Tourists gawk and recoil at Trump's destruction of the White House East Wing

AFP

With many Washington tourist spots closed due to the US government shutdown, some visitors instead are checking out an unexpected and divisive new attraction in the nation's capital: President Donald Trump's surprise demolition of the White House's East Wing.

Tours of the White House are out of the question, not least because the visitor entrance, which happened to be in the East Wing, is now a closed-off rubble-strewn demolition site, where Trump's vision for a grand golden 90,000-square-foot ballroom will soon take shape.

Groups of school students and couples on vacation still gazed through the railings this week at the US National Historic Landmark that has served as the president's residence since 1800. But the view of the East Wing, expanded in 1942, is blocked by high barricades. Only the tops of two giant extractors peek above the fencing in clouds of dust and din, horrifying preservationists, Democratic lawmakers and at least a few American tourists.

Some tourists lofted iPhones high above their heads, trying fruitlessly for a clear shot of whatever had just happened to what was the East Wing, which had traditionally housed the offices and staff of the president's spouse. Trump, a Republican who likes to cite his architectural acumen acquired as a former real-estate mogul in New York City, says they aren't missing much and no one should mourn its demise.

"It was a very small building," Trump told reporters this week, already using the past tense after his earlier pledge that his changes to the existing White House complex would not be so drastic. "There was a story added on, which was not particularly nice."

Some conservatives have defended Trump and his efforts to modernise what they say is an old and perennially too-small building. 

Democratic lawmakers have said Trump's changes have not gone through the proper channels and criticised the funding. The price tag, now some $300 million, is being covered by private donors, including some US technology companies such as Google and an unspecified fraction by Trump himself.

Trump's staff say the president does not need permission for the demolition and that the construction plans would soon be sent on to the National Capital Planning Commission, an agency currently chaired by Trump's White House staff secretary.

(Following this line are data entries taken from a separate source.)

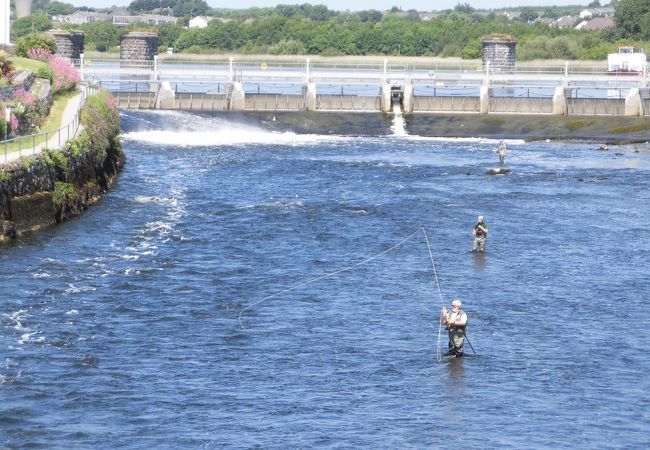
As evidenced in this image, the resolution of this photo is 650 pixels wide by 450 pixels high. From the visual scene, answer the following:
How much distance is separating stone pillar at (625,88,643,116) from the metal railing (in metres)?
43.1

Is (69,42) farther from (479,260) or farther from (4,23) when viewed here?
(479,260)

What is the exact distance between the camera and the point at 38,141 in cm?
5209

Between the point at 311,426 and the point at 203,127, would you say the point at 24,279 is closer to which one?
the point at 311,426

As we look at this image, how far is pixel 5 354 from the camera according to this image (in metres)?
32.5

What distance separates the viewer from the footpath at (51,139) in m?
47.2

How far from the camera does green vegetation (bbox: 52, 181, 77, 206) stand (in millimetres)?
48750

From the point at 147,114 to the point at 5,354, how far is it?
195ft

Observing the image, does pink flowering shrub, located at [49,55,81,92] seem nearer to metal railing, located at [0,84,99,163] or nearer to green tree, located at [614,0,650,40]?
metal railing, located at [0,84,99,163]

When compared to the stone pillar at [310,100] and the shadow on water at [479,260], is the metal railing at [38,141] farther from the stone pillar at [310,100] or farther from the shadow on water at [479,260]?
the stone pillar at [310,100]

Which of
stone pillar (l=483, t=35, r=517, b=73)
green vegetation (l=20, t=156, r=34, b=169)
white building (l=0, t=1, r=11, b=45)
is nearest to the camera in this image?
green vegetation (l=20, t=156, r=34, b=169)

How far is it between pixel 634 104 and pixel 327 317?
57487mm

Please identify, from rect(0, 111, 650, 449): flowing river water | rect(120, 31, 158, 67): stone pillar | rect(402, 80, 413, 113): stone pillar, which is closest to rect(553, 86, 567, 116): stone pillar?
rect(402, 80, 413, 113): stone pillar

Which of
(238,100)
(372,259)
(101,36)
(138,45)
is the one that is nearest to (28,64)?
(238,100)

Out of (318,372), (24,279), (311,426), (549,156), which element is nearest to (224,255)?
(24,279)
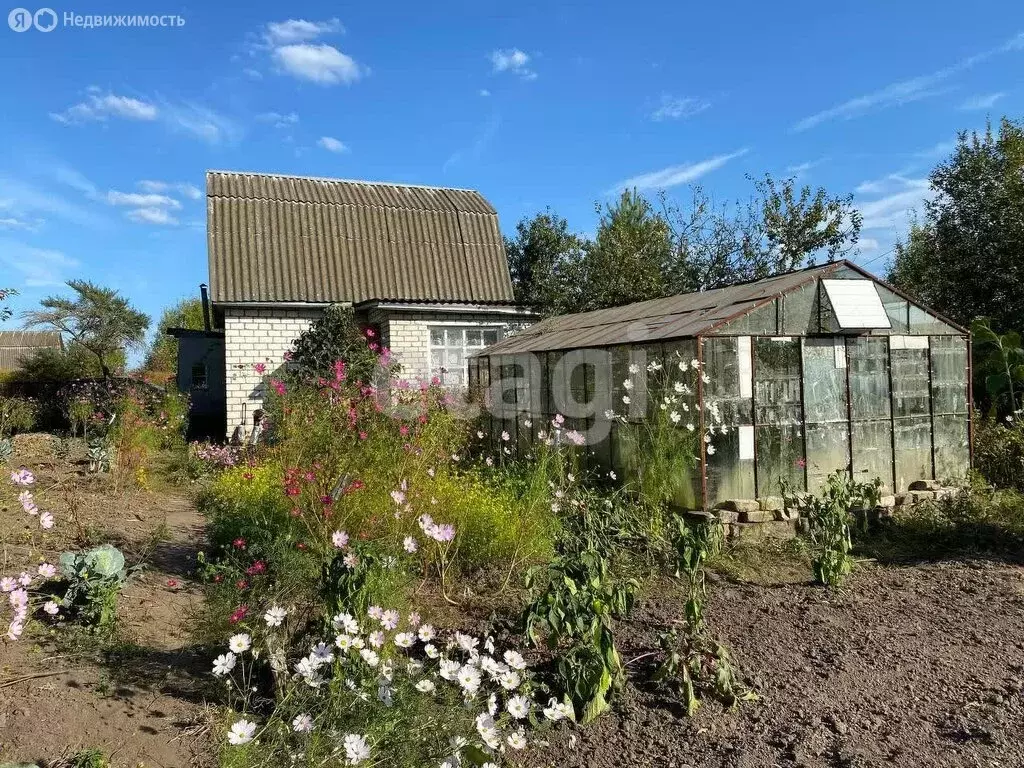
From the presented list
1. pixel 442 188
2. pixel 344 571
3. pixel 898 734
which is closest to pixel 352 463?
pixel 344 571

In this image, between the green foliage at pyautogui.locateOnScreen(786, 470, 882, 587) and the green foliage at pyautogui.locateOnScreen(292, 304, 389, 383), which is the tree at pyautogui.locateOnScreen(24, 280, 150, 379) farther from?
the green foliage at pyautogui.locateOnScreen(786, 470, 882, 587)

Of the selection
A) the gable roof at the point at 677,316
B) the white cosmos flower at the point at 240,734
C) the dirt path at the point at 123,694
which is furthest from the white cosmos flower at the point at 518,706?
the gable roof at the point at 677,316

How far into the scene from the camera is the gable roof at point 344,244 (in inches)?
551

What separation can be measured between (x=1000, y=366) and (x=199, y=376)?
15781 millimetres

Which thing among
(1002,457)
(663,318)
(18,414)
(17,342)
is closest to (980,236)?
(1002,457)

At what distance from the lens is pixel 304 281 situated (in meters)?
14.2

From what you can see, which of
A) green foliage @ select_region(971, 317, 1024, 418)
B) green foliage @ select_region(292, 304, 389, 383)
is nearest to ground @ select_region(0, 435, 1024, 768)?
green foliage @ select_region(292, 304, 389, 383)

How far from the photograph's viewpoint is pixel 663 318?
8.59m

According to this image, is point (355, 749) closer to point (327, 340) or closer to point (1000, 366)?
point (327, 340)

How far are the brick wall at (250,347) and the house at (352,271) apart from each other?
0.02 meters

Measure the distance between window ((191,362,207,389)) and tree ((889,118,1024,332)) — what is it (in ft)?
54.4

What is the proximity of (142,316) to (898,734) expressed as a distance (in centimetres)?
2924

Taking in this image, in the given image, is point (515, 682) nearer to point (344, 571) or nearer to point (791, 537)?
point (344, 571)

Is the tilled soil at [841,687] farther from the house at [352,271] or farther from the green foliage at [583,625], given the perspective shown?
the house at [352,271]
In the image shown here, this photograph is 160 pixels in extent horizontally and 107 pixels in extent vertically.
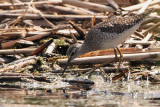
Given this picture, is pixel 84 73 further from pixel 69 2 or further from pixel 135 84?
pixel 69 2

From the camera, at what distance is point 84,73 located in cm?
870

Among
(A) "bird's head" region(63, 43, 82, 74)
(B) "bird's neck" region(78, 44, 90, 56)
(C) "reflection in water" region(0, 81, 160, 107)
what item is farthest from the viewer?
(B) "bird's neck" region(78, 44, 90, 56)

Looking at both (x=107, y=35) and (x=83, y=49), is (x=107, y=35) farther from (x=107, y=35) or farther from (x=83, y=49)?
(x=83, y=49)

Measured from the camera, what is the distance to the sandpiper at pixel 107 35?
862cm

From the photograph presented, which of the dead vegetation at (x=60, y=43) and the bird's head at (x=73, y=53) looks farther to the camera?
the bird's head at (x=73, y=53)

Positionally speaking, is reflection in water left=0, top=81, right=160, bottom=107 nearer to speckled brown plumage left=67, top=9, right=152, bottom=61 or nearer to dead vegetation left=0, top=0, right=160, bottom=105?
dead vegetation left=0, top=0, right=160, bottom=105

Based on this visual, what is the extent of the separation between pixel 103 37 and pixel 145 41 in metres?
2.14

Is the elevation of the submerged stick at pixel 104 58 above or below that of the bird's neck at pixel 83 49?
below

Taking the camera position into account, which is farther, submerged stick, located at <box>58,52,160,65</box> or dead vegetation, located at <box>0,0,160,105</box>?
submerged stick, located at <box>58,52,160,65</box>

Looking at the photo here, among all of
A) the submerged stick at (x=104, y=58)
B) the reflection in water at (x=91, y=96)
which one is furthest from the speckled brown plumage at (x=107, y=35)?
the reflection in water at (x=91, y=96)

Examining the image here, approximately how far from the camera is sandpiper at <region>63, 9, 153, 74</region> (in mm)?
8625

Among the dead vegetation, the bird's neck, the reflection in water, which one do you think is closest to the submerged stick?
the dead vegetation

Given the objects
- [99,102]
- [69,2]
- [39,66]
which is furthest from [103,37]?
[69,2]

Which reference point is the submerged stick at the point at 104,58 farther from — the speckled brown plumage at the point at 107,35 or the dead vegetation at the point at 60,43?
the speckled brown plumage at the point at 107,35
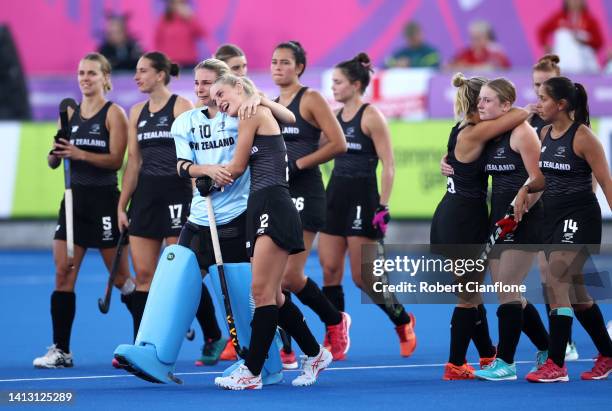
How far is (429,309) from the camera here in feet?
42.8

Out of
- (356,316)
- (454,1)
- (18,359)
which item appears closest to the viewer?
(18,359)

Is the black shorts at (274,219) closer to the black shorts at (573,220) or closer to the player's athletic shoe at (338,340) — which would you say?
the black shorts at (573,220)

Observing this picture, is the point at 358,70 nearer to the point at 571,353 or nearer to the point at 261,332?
the point at 571,353

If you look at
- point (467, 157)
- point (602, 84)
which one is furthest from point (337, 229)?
point (602, 84)

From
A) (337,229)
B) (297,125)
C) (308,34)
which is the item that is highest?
A: (308,34)

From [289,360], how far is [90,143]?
2.26 m

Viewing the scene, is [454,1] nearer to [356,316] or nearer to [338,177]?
[356,316]

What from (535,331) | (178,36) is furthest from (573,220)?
(178,36)

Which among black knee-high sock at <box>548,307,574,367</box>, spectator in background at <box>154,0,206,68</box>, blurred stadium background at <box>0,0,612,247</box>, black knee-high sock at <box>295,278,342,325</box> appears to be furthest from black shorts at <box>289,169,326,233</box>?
spectator in background at <box>154,0,206,68</box>

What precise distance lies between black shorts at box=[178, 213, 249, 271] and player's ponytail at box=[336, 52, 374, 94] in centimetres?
251

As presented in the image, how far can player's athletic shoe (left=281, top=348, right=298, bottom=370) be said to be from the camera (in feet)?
31.0

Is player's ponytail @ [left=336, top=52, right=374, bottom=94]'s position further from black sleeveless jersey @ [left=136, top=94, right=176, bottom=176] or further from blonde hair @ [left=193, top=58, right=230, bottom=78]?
blonde hair @ [left=193, top=58, right=230, bottom=78]

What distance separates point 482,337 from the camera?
29.4ft

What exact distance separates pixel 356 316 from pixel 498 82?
14.6ft
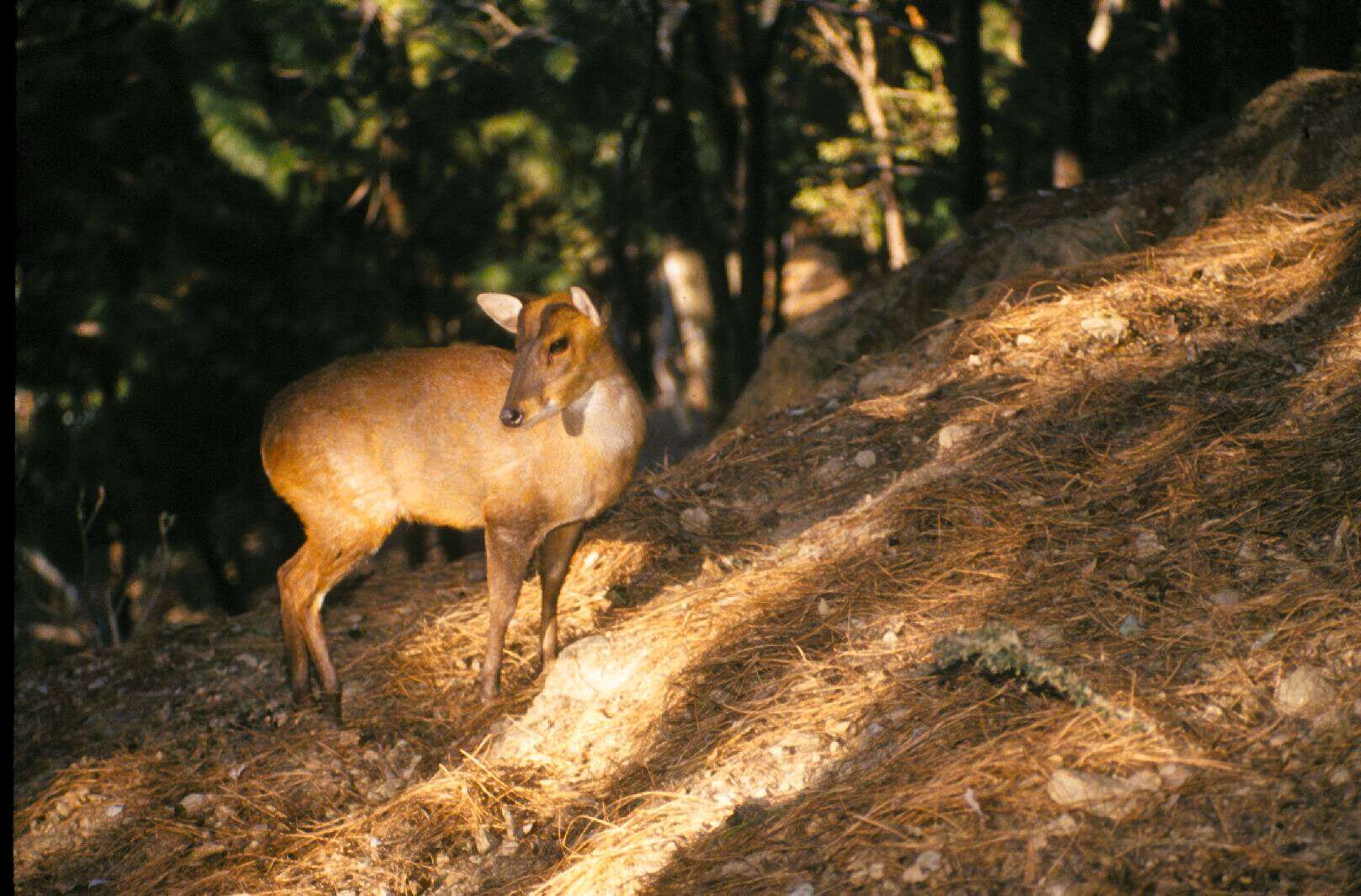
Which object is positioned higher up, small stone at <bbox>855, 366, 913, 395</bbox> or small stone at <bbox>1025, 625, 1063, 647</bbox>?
small stone at <bbox>855, 366, 913, 395</bbox>

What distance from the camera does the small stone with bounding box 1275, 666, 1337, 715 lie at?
2.76m

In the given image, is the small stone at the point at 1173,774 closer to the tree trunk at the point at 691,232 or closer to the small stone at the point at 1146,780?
the small stone at the point at 1146,780

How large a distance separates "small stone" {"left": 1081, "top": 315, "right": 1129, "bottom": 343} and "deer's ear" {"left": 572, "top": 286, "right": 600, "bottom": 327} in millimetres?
2422

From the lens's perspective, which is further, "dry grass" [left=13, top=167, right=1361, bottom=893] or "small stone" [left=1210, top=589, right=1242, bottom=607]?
"small stone" [left=1210, top=589, right=1242, bottom=607]

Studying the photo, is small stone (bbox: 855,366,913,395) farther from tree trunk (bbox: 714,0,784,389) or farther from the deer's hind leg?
tree trunk (bbox: 714,0,784,389)

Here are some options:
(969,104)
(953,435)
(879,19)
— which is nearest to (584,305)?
(953,435)

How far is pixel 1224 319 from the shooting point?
4.98 meters

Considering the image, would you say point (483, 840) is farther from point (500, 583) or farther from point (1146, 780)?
point (1146, 780)

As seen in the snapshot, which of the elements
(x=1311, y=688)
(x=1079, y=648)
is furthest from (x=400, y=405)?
(x=1311, y=688)

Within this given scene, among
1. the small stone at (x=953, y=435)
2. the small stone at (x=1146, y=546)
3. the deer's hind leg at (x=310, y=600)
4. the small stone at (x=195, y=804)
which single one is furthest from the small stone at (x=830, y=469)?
the small stone at (x=195, y=804)

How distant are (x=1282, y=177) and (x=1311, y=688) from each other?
4.19m

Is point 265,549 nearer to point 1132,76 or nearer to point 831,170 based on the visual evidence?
point 831,170

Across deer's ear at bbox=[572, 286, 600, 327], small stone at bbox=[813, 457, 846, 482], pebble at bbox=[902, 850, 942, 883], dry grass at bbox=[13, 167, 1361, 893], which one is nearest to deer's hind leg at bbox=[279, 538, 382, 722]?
dry grass at bbox=[13, 167, 1361, 893]

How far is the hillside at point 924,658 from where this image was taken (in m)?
2.72
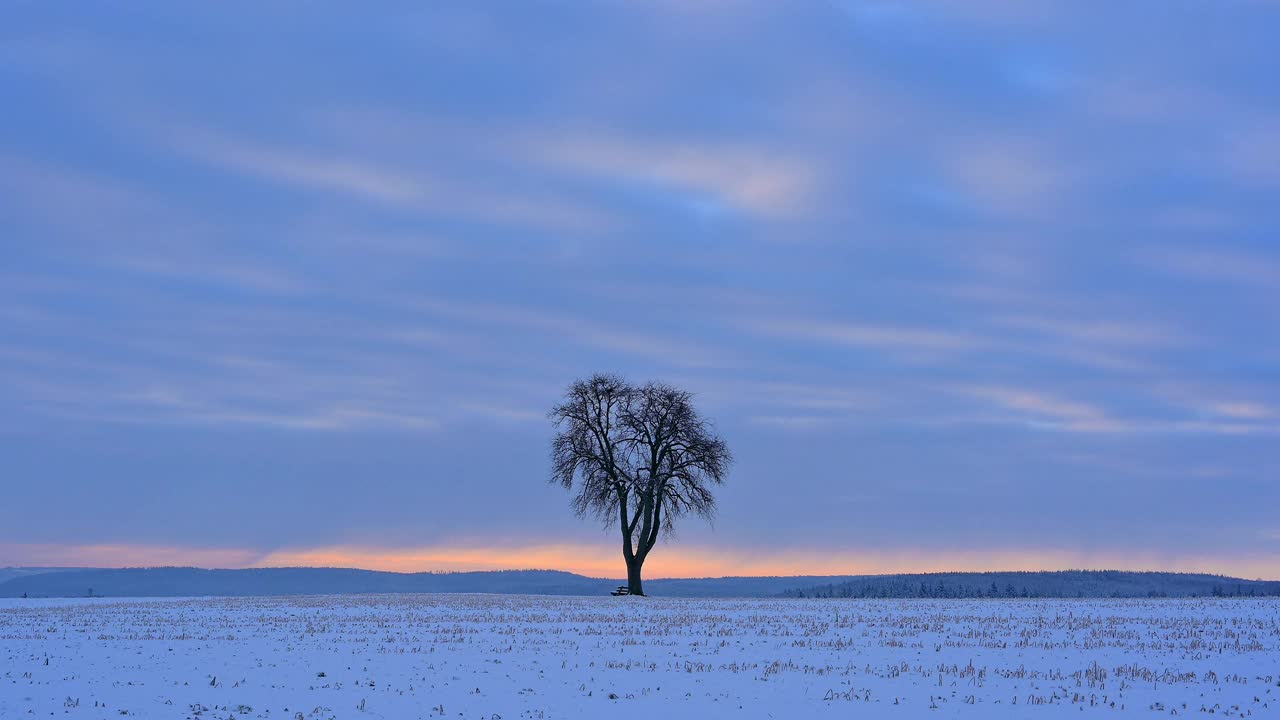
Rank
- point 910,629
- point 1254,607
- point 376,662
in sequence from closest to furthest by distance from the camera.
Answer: point 376,662, point 910,629, point 1254,607

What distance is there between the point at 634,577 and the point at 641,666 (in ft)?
137

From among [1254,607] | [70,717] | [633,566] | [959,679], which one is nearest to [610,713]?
[959,679]

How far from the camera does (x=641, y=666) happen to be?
Result: 23953 mm

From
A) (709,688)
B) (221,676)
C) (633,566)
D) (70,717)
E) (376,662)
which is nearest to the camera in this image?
(70,717)

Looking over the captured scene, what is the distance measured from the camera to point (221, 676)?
74.4 ft

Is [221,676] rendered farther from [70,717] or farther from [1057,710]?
[1057,710]

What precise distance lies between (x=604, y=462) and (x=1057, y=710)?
48201 mm

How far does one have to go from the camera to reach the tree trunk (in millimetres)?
65125

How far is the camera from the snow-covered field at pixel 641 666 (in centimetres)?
1952

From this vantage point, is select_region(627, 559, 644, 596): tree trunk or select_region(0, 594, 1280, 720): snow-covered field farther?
select_region(627, 559, 644, 596): tree trunk

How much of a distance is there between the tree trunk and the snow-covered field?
26.9m

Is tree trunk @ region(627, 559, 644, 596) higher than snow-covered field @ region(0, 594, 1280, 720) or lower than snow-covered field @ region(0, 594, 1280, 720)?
higher

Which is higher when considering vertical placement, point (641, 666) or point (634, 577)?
point (634, 577)

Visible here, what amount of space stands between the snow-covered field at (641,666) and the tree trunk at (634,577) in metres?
26.9
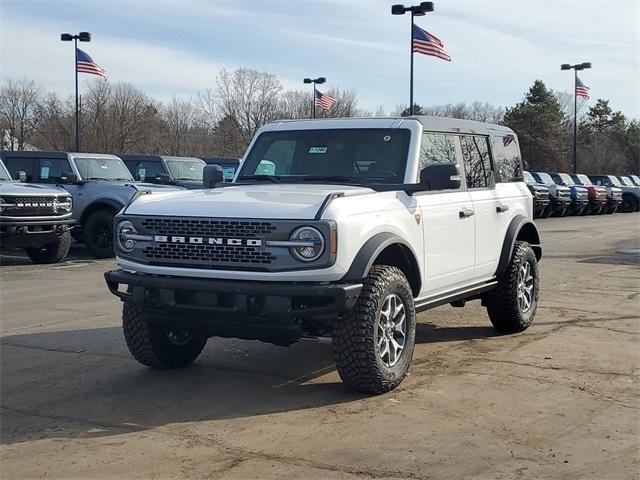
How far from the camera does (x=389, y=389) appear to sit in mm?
5301

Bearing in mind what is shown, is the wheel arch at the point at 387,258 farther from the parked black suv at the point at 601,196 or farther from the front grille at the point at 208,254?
the parked black suv at the point at 601,196

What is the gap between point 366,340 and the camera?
16.3 feet

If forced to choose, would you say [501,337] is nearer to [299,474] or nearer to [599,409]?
[599,409]

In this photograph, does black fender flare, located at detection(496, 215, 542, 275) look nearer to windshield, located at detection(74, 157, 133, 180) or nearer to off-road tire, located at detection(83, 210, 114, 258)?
off-road tire, located at detection(83, 210, 114, 258)

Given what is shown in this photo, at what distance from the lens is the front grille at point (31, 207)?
42.4ft

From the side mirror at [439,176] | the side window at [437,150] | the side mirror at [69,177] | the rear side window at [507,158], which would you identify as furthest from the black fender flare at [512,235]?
Answer: the side mirror at [69,177]

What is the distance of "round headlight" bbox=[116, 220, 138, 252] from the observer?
5477 millimetres

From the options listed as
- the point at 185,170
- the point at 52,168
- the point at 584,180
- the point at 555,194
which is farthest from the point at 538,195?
the point at 52,168

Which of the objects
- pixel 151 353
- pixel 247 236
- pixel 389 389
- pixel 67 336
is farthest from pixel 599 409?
pixel 67 336

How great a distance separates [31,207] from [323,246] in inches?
383

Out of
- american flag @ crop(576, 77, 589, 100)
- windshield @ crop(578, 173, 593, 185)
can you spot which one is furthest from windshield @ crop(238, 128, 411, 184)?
american flag @ crop(576, 77, 589, 100)

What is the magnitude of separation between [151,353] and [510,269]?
3412 millimetres

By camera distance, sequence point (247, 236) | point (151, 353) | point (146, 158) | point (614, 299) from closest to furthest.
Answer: point (247, 236)
point (151, 353)
point (614, 299)
point (146, 158)

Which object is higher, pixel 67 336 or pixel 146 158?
pixel 146 158
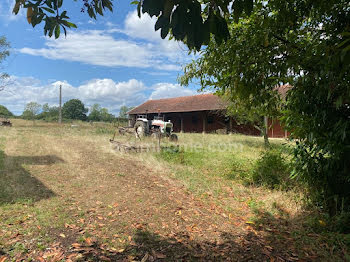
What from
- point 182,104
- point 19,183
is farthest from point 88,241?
point 182,104

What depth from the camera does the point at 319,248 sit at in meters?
3.06

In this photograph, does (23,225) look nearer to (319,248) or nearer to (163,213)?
(163,213)

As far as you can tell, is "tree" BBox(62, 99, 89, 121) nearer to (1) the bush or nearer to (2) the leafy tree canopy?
(1) the bush

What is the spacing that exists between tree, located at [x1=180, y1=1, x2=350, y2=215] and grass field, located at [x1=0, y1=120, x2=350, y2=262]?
2.62 feet

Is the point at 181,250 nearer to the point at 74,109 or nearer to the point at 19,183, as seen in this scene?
the point at 19,183

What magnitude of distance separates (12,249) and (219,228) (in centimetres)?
292

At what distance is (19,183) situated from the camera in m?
5.41

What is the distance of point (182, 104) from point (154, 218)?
2413 cm

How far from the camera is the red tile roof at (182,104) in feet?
78.2

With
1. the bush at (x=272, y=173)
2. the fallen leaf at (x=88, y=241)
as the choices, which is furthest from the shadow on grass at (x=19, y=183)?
the bush at (x=272, y=173)

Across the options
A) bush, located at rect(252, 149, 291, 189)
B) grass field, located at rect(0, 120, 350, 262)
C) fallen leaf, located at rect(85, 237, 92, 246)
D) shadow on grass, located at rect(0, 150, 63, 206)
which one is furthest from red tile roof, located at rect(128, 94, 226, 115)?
fallen leaf, located at rect(85, 237, 92, 246)

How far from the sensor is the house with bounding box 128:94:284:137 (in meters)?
22.4

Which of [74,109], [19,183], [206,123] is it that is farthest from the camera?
[74,109]

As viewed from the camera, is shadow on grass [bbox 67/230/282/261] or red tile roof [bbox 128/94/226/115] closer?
shadow on grass [bbox 67/230/282/261]
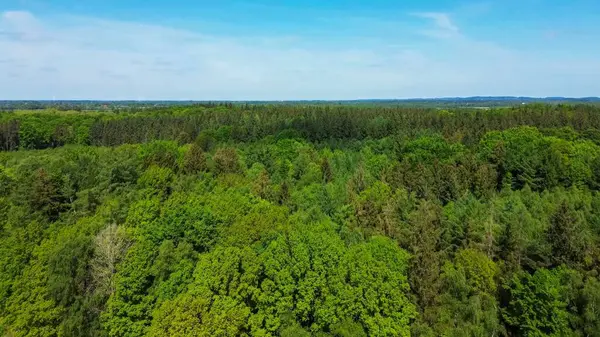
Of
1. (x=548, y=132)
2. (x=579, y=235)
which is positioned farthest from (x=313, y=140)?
(x=579, y=235)

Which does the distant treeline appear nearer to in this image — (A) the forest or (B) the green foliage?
(A) the forest

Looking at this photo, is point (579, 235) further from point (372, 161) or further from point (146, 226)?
point (372, 161)

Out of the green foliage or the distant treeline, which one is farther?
A: the distant treeline

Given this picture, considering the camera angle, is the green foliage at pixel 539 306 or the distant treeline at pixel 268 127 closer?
the green foliage at pixel 539 306

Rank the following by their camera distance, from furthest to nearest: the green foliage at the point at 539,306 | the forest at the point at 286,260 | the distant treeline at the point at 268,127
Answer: the distant treeline at the point at 268,127 → the forest at the point at 286,260 → the green foliage at the point at 539,306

The ballroom is needed, Trump says, because there is not enough space for state visits and other grand events. For years, presidents have put up a big temporary pavilion on a lawn, which Trump views as downmarket.

Some of Trump's predecessors faced similar opposition at the time to major construction projects at what is sometimes called "The People's House": Andrew Jackson's costly addition of the North Portico in 1830; Theodore Roosevelt's demolition of conservatories to add the West Wing in 1902; Harry Truman adding what would become the Truman balcony in the 1950s.

Trump believes posterity and future tourists will see his ballroom no differently: "It goes beautifully with the White House."

A few tourists said they had no idea that the most drastic changes to the White House in decades were unfolding before them until they quizzed passersby. A handful of people showed up to protest, including one woman in a unicorn costume.

Others had strong views, most of them disapproving of the project.